Some refugees in Africa still face problems in host countries. Doesn't the Convention guarantee refugees and asylum seekers basic rights?

Not only the 1969 OAU Convention, but also other regional human rights instruments, such as the African Charter on Human and Peoples Rights, and international conventions provide a full spectrum of refugee protection rights and obligations. However, there have been and continue to be failures of protection of these rights, even though several countries have over the decades demonstrated a solid record of protecting, assisting and finding solutions for hundreds of thousands of refugees.

The failures cannot, in my view, be put at the door of the 1969 Convention itself. Derelict state behaviour is usually the problem, even if there are also cases in which the inability or failure of refugees to access their full legal rights is due to objective, material, social, economic or political factors. National security interests have always been the source of countervailing pressures, and in some instances have grown even worse. However, there is really no evidence to support the contention that refugees are an inherent source of risk to the security of a host state or population.
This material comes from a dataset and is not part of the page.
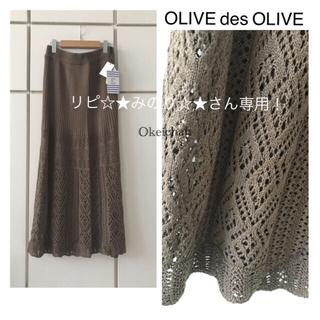オリーブデオリーブ(OLIVEdesOLIVE)の今季2021春夏新作☆透かし編みロングスカート  ブラウン(ロングスカート)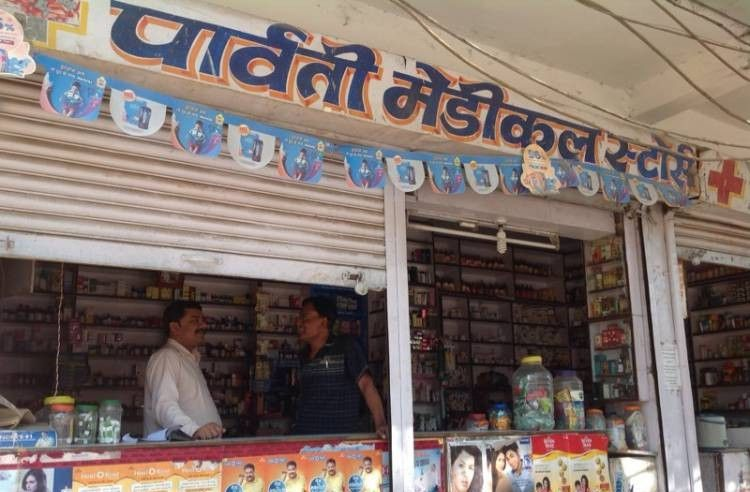 Parvati Medical Store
On the contrary, strict adherence to the essential refugee law principles, such as those contained in the OAU Convention, is often an important step in deterring any abuse or misuse of refugee status and the asylum system.

Who protects the growing number of internally displaced Africans?
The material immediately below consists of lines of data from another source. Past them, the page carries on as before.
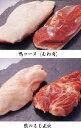 【送料込み】本格豪華フレッシュ鴨肉詰め合わせギフトセット(鴨肉 生)【国内産 青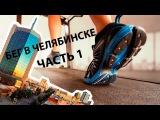 Бег в Челябинске. Как начать бегать? Теория и практика бега. Бег для похудения. Ча...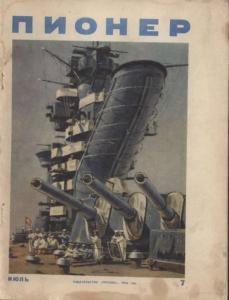 Журнал Пионер 1954г №7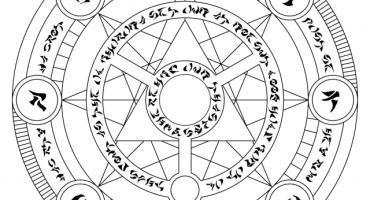 Lo oculto del Rock por el Día Nacional del Ocultismo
People forcibly displaced internally by conflict or other factors, of which climate change is emerging as an eminent threat, are the most obvious example of a group that is not protected under the 1969 Convention . . . The primary responsibility is that of states themselves, to ensure that their nationals are protected at home or in second or third countries in which they are forced to seek safety. The international community, often acting through the United Nations, also has important responsibilities. For example, UNHCR, working with sister agencies under the so-called "cluster approach," is involved in protecting and providing assistance to an ever increasing number of internally displaced people (IDP) in Africa. A special summit of the African Union next month in the Ugandan capital of Kampala is expected to adopt a regional convention on internal displacement.

What difference will the new Convention make?

This Convention, the first of its kind in the world, should help systematize the humanitarian responses being delivered for internally displaced people at all levels on the continent. In this context, it is critical that the Convention elaborates the primary obligations of states, ranging from the responsibility to prevent displacement itself to responses which should be activated when and where displacement takes place. The substantive content of the Convention, in terms of applicable standards, rights and responsibilities, is derived from the UN Guiding Principles on Internal Displacement, so the Convention will also play a key role in upgrading those principles from their status as "soft law" to conventionally binding obligations.

The role of humanitarian players such as UNHCR, which is mentioned in the draft text, is also a key feature of the Convention . . . This has often been a point of contention in the past, as it involves matters of national sovereignty. UNHCR and other humanitarian actors thus look forward very much to this Convention coming into force.

If the Convention on Internal Displacement is never needed because people are not forcibly displaced in the first instance, that will be the greatest and most important difference for the people of Africa that this Convention could ever bring.